Не было бы счастья (Антонова) - страница 7

Я подхватила на руки упиравшегося Гошу и поспешила вслед за Галицким в дом. По деревянной лестнице с резными балясинами мы поднялись на второй этаж. Лев Бенедиктович уверенно провел меня к одной из дверей и постучал. Дождавшись ответа, он распахнул дверь и пропустил меня вперед.

Просторная комната была заставлена столиками, креслами, диванчиками-рекамье и стеклянными горками в стиле неоклассицизма. В нише одной из стен стоял большой пятистворчатый шкаф орехового дерева с виртуозной резьбой на дверцах.

За круглым столом под лампой с шелковым желтым абажуром сидела пожилая женщина и раскладывала пасьянс. Мне прекрасно был виден ее чеканный профиль, прямая спина, зачесанные наверх волосы. Темное платье под горло и кружевной белый воротничок, сколотый большой камеей, придавали ей сходство со строгой классной дамой.

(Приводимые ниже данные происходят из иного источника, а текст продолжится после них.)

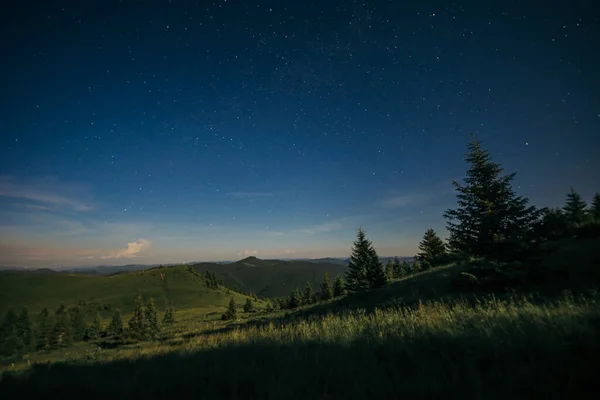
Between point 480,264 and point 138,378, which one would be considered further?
point 480,264

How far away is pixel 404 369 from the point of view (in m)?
3.35

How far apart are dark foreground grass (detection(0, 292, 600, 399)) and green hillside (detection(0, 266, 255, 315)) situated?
14809 cm

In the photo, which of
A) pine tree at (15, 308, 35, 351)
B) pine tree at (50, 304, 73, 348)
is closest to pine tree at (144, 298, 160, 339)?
pine tree at (50, 304, 73, 348)

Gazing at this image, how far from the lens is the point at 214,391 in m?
3.32

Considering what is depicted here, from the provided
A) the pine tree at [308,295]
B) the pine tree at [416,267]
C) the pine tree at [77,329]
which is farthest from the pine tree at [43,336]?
the pine tree at [416,267]

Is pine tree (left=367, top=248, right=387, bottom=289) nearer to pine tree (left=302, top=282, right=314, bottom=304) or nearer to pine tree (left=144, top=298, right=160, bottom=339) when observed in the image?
pine tree (left=302, top=282, right=314, bottom=304)

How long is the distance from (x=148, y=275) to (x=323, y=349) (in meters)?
231

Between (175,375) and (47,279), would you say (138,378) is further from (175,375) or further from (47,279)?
(47,279)

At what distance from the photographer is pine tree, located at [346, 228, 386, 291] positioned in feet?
119

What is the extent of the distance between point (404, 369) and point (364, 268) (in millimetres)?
38038

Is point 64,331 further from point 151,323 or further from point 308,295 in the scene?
point 308,295

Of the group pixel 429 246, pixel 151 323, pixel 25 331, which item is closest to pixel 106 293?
pixel 25 331

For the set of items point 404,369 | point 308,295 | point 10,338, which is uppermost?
point 404,369

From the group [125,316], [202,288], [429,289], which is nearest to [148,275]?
[202,288]
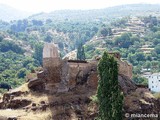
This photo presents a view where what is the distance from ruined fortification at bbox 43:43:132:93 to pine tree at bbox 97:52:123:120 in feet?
21.1

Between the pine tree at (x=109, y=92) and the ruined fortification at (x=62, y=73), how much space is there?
6.42 meters

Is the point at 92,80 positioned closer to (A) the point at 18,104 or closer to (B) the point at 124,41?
(A) the point at 18,104

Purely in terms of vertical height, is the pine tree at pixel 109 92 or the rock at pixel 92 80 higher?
the pine tree at pixel 109 92

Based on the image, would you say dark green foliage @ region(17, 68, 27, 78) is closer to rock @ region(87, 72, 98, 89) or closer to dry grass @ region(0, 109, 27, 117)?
rock @ region(87, 72, 98, 89)

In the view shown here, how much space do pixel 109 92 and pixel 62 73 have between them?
7.92m

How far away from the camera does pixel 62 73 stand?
45625mm

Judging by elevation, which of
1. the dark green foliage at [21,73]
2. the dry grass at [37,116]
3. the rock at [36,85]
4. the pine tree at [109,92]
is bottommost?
the dark green foliage at [21,73]

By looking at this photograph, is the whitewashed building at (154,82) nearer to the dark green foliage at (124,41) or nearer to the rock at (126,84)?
the rock at (126,84)

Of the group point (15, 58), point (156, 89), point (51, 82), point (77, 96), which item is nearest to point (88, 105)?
point (77, 96)

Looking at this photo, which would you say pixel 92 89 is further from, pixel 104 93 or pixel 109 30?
pixel 109 30

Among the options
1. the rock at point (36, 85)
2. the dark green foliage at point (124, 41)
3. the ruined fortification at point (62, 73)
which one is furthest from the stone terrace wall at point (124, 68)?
the dark green foliage at point (124, 41)

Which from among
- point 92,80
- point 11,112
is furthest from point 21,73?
point 11,112

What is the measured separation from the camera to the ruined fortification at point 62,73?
4528cm

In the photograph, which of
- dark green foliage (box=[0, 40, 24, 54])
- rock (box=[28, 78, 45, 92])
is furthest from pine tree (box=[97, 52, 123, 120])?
dark green foliage (box=[0, 40, 24, 54])
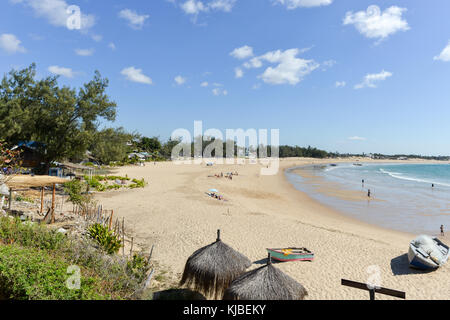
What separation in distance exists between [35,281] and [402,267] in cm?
1275

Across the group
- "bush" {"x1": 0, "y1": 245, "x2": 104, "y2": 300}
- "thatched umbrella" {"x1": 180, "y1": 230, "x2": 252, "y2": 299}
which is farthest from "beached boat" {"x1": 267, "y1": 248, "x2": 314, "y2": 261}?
"bush" {"x1": 0, "y1": 245, "x2": 104, "y2": 300}

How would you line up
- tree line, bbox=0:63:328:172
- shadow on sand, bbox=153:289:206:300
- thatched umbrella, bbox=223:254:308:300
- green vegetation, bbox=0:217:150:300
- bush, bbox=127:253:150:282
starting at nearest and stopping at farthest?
green vegetation, bbox=0:217:150:300 → thatched umbrella, bbox=223:254:308:300 → shadow on sand, bbox=153:289:206:300 → bush, bbox=127:253:150:282 → tree line, bbox=0:63:328:172

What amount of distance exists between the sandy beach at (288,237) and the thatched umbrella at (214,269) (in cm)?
242

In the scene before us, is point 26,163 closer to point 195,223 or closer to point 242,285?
point 195,223

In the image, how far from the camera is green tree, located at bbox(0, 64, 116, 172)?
2192cm

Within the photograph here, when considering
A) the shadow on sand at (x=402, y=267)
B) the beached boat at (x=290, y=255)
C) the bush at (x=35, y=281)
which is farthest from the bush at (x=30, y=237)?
the shadow on sand at (x=402, y=267)

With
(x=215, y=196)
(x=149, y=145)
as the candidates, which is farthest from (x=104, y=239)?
(x=149, y=145)

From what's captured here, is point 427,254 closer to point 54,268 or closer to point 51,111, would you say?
point 54,268

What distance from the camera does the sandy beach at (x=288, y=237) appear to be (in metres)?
9.69

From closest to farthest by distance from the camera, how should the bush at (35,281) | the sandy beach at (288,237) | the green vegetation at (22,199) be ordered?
1. the bush at (35,281)
2. the sandy beach at (288,237)
3. the green vegetation at (22,199)

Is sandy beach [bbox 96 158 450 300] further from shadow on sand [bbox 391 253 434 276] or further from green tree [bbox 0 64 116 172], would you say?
green tree [bbox 0 64 116 172]

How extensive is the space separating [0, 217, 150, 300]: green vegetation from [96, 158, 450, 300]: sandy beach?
2.27 m

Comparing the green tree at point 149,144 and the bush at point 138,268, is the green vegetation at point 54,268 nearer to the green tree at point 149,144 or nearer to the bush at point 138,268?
the bush at point 138,268
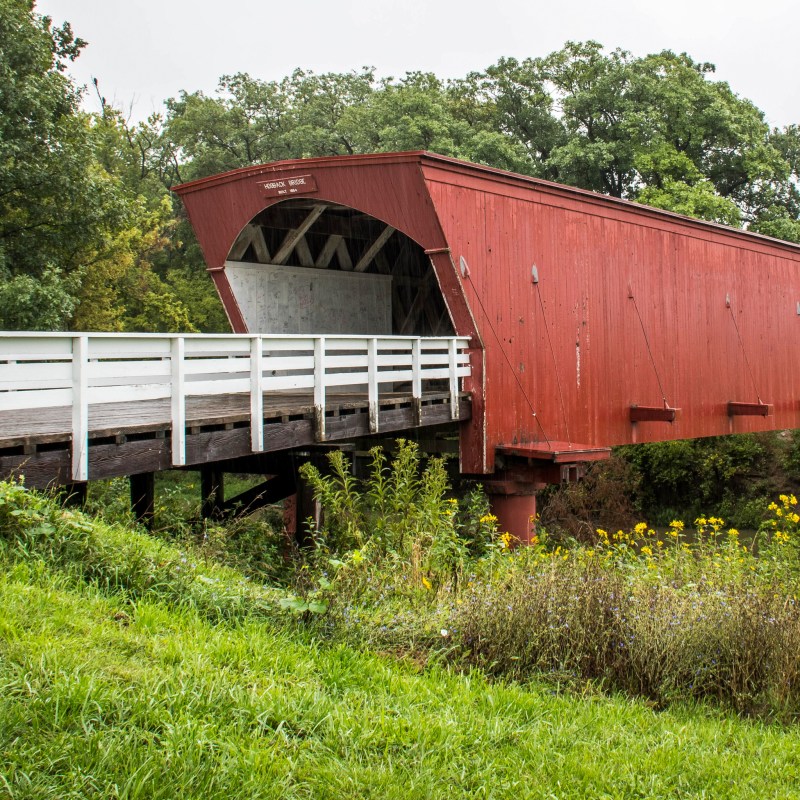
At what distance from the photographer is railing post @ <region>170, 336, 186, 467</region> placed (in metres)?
7.69

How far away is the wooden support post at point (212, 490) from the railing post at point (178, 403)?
299 centimetres

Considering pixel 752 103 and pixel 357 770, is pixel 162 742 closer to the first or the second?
pixel 357 770

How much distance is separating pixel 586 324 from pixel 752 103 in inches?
883

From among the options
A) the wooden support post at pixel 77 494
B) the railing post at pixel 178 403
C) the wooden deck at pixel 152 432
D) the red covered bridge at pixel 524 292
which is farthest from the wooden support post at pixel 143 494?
the red covered bridge at pixel 524 292

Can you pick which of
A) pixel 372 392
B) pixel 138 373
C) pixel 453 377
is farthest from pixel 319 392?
pixel 453 377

― Нет… не сходится, ― проговорила дама. ― «Демона» надо раскладывать на свежую голову.

Она смешала карты и поднесла к глазам лорнет.

― Здравствуй, Поленька! Ты уже превратилась в настоящую барышню. Сколько ж тебе годков? Двадцать уже исполнилось?

― Двадцать пять, ― обиделась я.

― А выглядишь совсем молоденькой. Это из-за стрижки, наверное, ― и обратилась к моему провожатому. ― Ступай, Левушка, в людскую, посумерничай.

Гоша соскочил с моих рук и изучал комнату. Он деликатно обнюхал углы и мебельные ножки. Особенно его заинтересовал ореховый шкаф. Он принюхивался к правой дверце и топорщил загривок. Скорее всего, мышку обнаружил. Гоша вопросительно посмотрел на меня, но я нахмурилась, и он не стал разрабатывать эту тему дальше, а застучал лапами в противоположный угол, где на изящном столике стоял граммофон с гигантским раструбом.

― Я рада, что ты приехала. Поживешь со мной, отдохнешь от московских забот, душой отмякнешь. На приволье жизнь по-другому течет. Будем с тобой разговоры вести, а чтобы не чувствовала себя неприкаянно, попрошу тебя разобрать библиотеку… И вот еще что. Женщина я уже старая, с памятью у меня плоховато. Мою предыдущую компаньонку звали Лизой. Позволь уж, матушка, и тебя буду Лизонькой называть, мне так удобнее.

Я хотела возразить, но Эмма Францевна перебила меня.

― Вижу Завьяловскую породу, вся ― в отца. Не возражай, уважь мои годы. Да и сама мне потом «спасибо» скажешь, ― и улыбнулась мне, как добрая фея ― Золушке.

Дама позвонила в серебряный колокольчик, и на зов сейчас же явился скособоченный подросток женского пола в русском сарафане, платочке на голове и в обрезанных по щиколотку валенках. Меня посетило подозрение, что подросток подслушивал под дверью, уж очень быстро явился.